The National Food Institute said it would help Thailand increase its exports to the tune of THB6tr (US$167bn) compared to current receipts of THB1tr.
Nuttapon Nimmanphatcharin, the institute’s vice-president, said the food industry had strong potential to compete with the global market at a time when exports are expected to grow substantially.
To achieve its 20-year goal, Thailand should enter the top 10 of food exporters within a decade. This would require exports valued at THB2.3tr, said Nuttapon. Doing so would require investment in technology to bring food quality improvements, allowing Thai manufacturers to penetrate new markets.
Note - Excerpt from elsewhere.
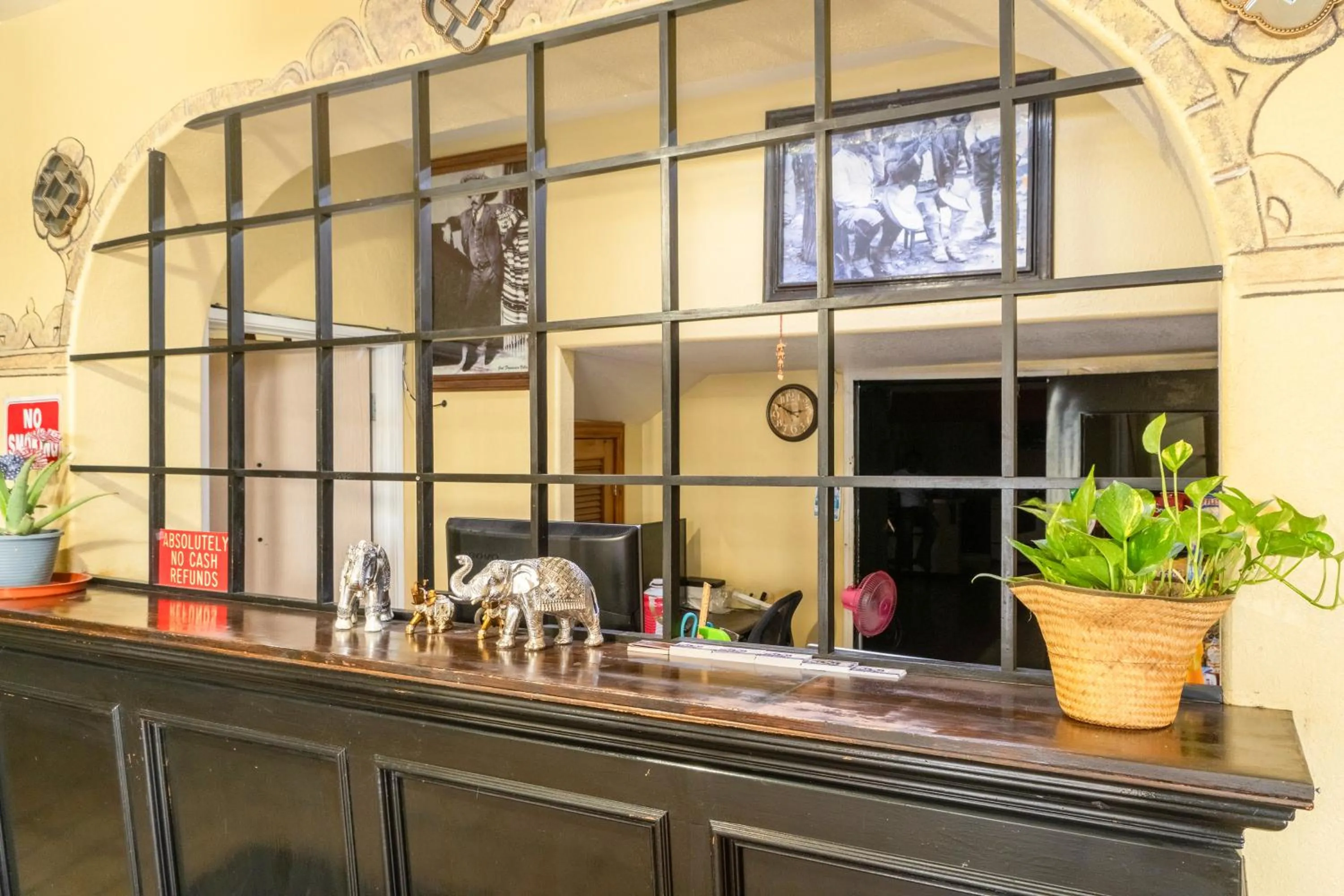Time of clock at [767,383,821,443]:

"The government is trying to promote Thai food producers to have sustainable businesses by using advanced technology and innovations," Nuttapon added.
The government has placed food among the 10 targeted industries it will support as part of its new economic model. It expects food exports to grow by 8% next year largely because of a higher export volume of rice, canned tuna, sugar, ready-to-eat food, seasoning products, fruit juices and cassava starch.
At the same time, demand for Thai food is expected to increase in several major markets, while rising demand in Asean countries could boost exports.
The Federation of Thai Industries estimates that Asean accounted for 28.4% of food exports in the last year, followed by shipments to Japan (13.9%), America (11.9%), Europe (10%), Africa (9.1%), China 8%, Australasia (3.6%), the Middle East (3.4%) and South Asia (1.1%).
The FTI expects a stable currency rate of around THB35 per American dollar next year, which would helping to add competitiveness to Thai food exports.
"Next year, the FTI does not foresee any negative impacts that would prevent the sector from rising," he said.